Her focus impressed bosses and turned them into mentors. One of her first jobs was with Melvin Simon Productions. During her first weeks on the job the company’s president, Milton Goldstein, pointed Isaacs to a bank of file cabinets four feet high and as long as the office wall. He told her to read every paper in every file. She did just that.
“By the time I finished, I knew every project they were working on or had worked on,” recalls Boone Isaacs. “Then I was able to sit in the back of meetings and know who the people were at these meetings and the projects in which they were involved.”
That Boone work ethic was ingrained in Isaacs as she grew up in Springfield, Mass., in a middle-class, mostly African-American community. Isaacs is one of four siblings. While her parents didn’t attend college, going to college was a given for the Boone children. Isaacs, being adventurous, left the East Coast and followed her sister to the Los Angeles area, where she attended Whittier College, attracted by its strong Political Science program. She studied abroad in Copenhagen and after graduating, still wanting to travel, she worked as a flight attendant before entering the film industry.
Since Isaacs became president of The Academy of Motion Picture Arts and Sciences it and its 17 branches, each of which chooses its own membership criteria, has increased its membership and diversity. The 2014 Academy Awards was hosted by comedian and talk show host, Ellen Degeneres, and of the 46 award presenters, 11 were Black or Latino and many nominees and winners were people of color.
Isaacs says it is impossible for the Academy, an organization that represents the global film industry, to ignore the diverse filmmakers throughout the world. The diversity the Academy is beginning to reflect is a result of the industry growing internationally.
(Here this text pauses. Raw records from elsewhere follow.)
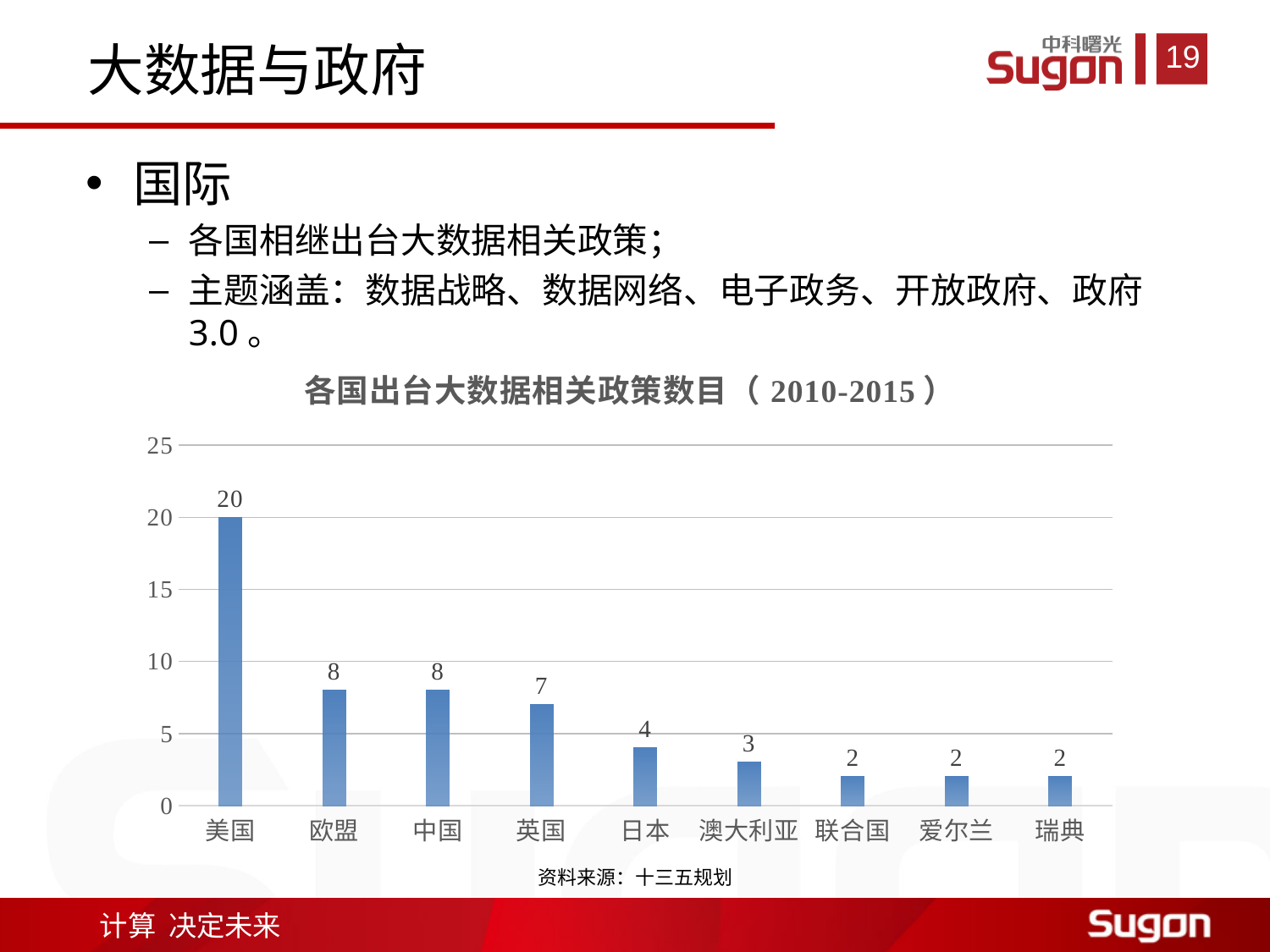
What kind of chart is shown on the slide? bar chart Which category has the highest value in the chart? 美国 What is the title of the chart? 各国出台大数据相关政策数目（2010-2015） What is the value for 日本 in the chart? 4 What is the value for 英国 in the chart? 7 Is the value for 美国 greater or less than 15? greater How many categories are shown on the x axis of the chart? 9 Which is larger, the value for 欧盟 or the value for 日本? 欧盟 What is the value for 澳大利亚 in the chart? 3 What is the difference between the values for 英国 and 日本? 3 What is the difference between the values for 美国 and 中国? 12 What is the value for 美国 in the chart? 20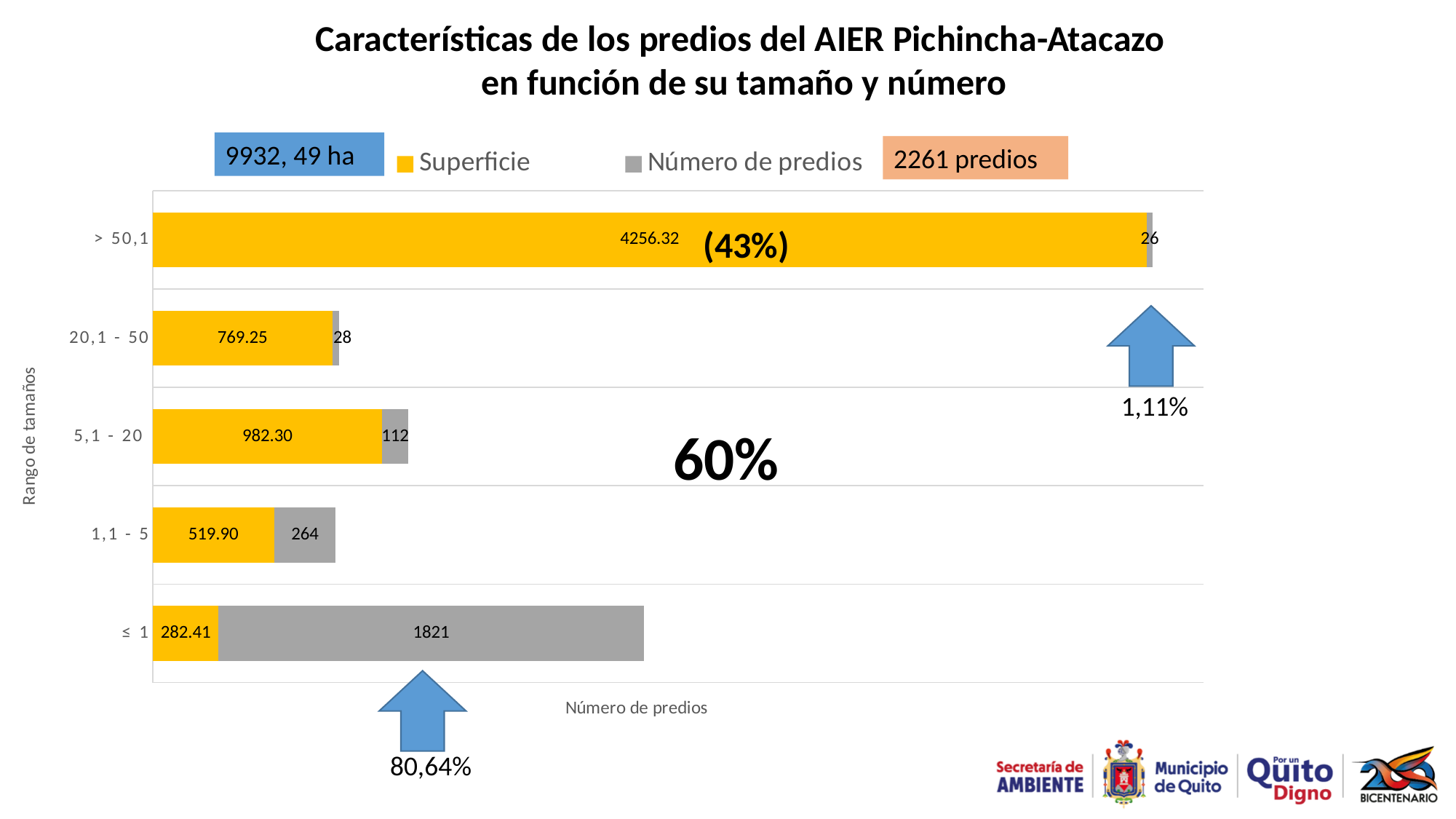
What is the difference in Número de predios between the ≤ 1 range and the 1,1 - 5 range? 1557 What type of chart is shown on the slide? bar chart How many size ranges (categories) are plotted on the chart? 5 Which size range has the lowest Superficie? ≤ 1 What is the Número de predios value for the ≤ 1 range? 1821 What are the two legend entries of the chart? Superficie and Número de predios Which has the larger Superficie: the 20,1 - 50 range or the 1,1 - 5 range? 20,1 - 50 What is the Número de predios value for the 1,1 - 5 range? 264 What is the Superficie value for the > 50,1 range? 4256.32 How many series does the legend list? 2 Which size range has the highest Número de predios? ≤ 1 What is the Superficie value for the 5,1 - 20 range? 982.30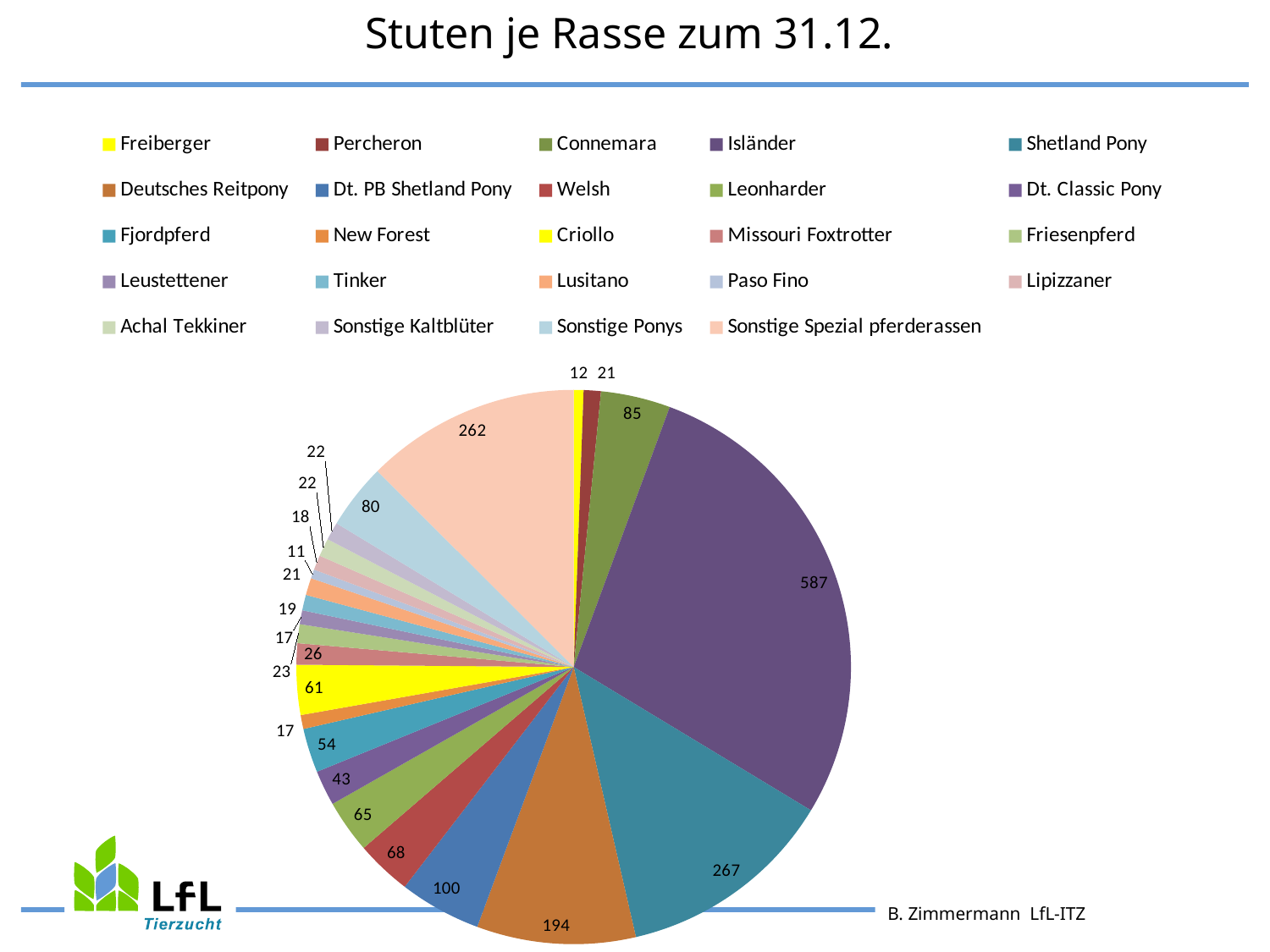
What is the value for Criollo? 61 What is the value for Sonstige Ponys? 80 What is the difference between the values for Shetland Pony and Deutsches Reitpony? 73 What share of the total does the Isländer slice represent, to the nearest percent? 28% What is the title of the chart? Stuten je Rasse zum 31.12. What is the value for Isländer? 587 Which is larger, the value for Connemara or the value for Welsh? Connemara Which breed has the largest slice of the pie? Isländer Which breed has the smallest slice of the pie? Paso Fino What is the value for Shetland Pony? 267 What type of chart is shown on the slide? pie chart How many breeds (slices) does the pie chart show? 24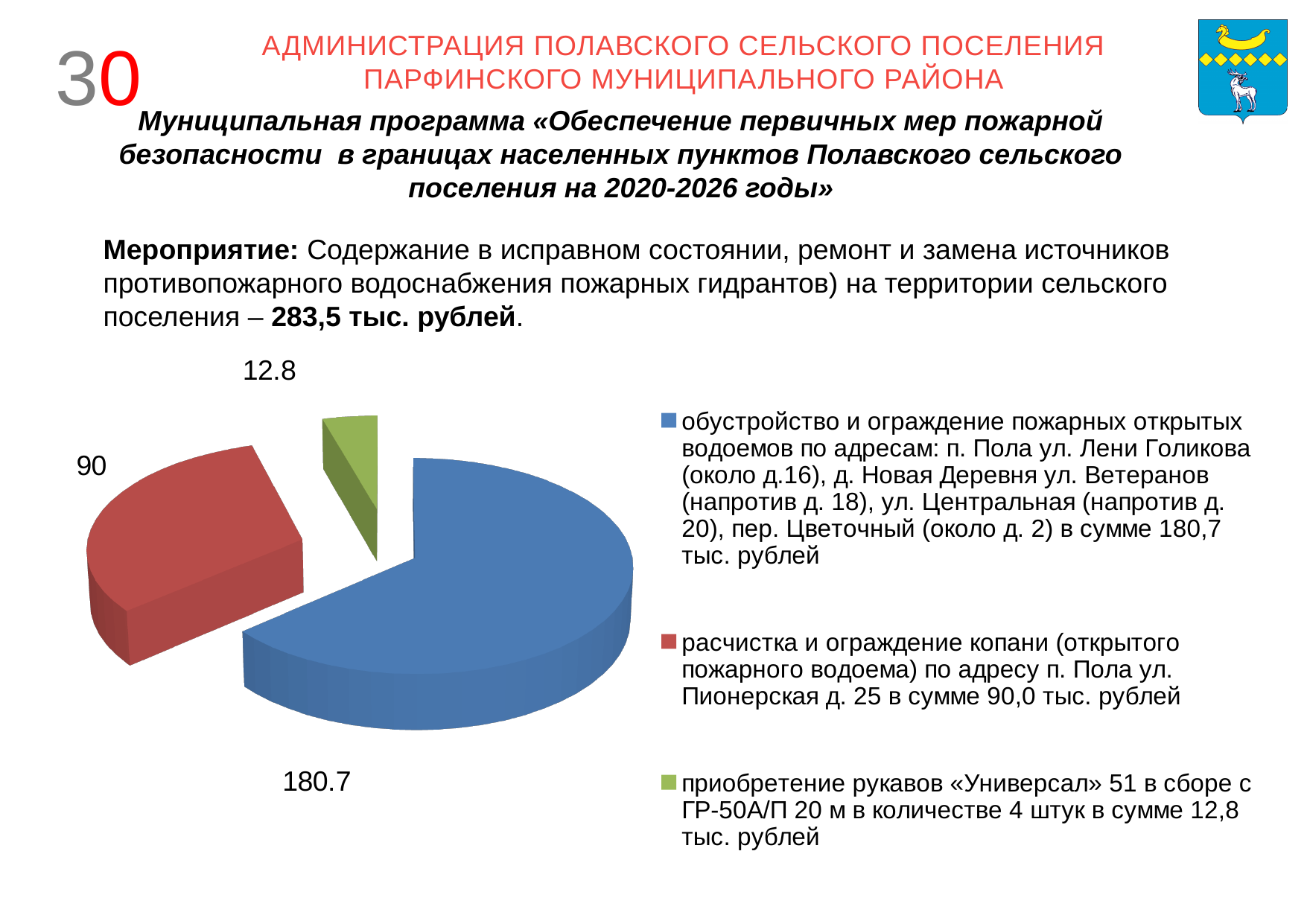
What is the total of the three values shown on the pie chart? 283.5 Which slice of the pie chart has the largest value? обустройство и ограждение пожарных открытых водоемов (180.7) What value is shown for the red slice (расчистка и ограждение копани)? 90 Which is larger: the value for расчистка и ограждение копани or the value for приобретение рукавов «Универсал»? расчистка и ограждение копани (90) How many entries does the legend of the pie chart list? 3 What is the difference between the value of the blue slice (180.7) and the red slice (90)? 90.7 How many slices does the pie chart have? 3 What value is shown for the green slice (приобретение рукавов «Универсал»)? 12.8 What kind of chart is shown on the slide? Pie chart Which slice of the pie chart has the smallest value? приобретение рукавов «Универсал» (12.8) What colour is the slice representing приобретение рукавов «Универсал»? Green What value is shown for the blue slice (обустройство и ограждение пожарных открытых водоемов)? 180.7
“We are actively looking for that talent and recognizing that talent,” says Isaacs. “We have an international outreach committee and have gone to many different countries to attend festivals, meet with filmmakers – last year we went to China, South Korea, Dubai and Mumbai. Through the years, we’ve gone to Vietnam, Rwanda, Iran, and the United Kingdom.”
Isaacs admits there is more work to be done, but her and the Academy’s efforts will be fueled by her love of film and dogged work ethic.
“We preserve the past and we honor the present and we’re going to help shape the future of the film industry,” says Isaacs.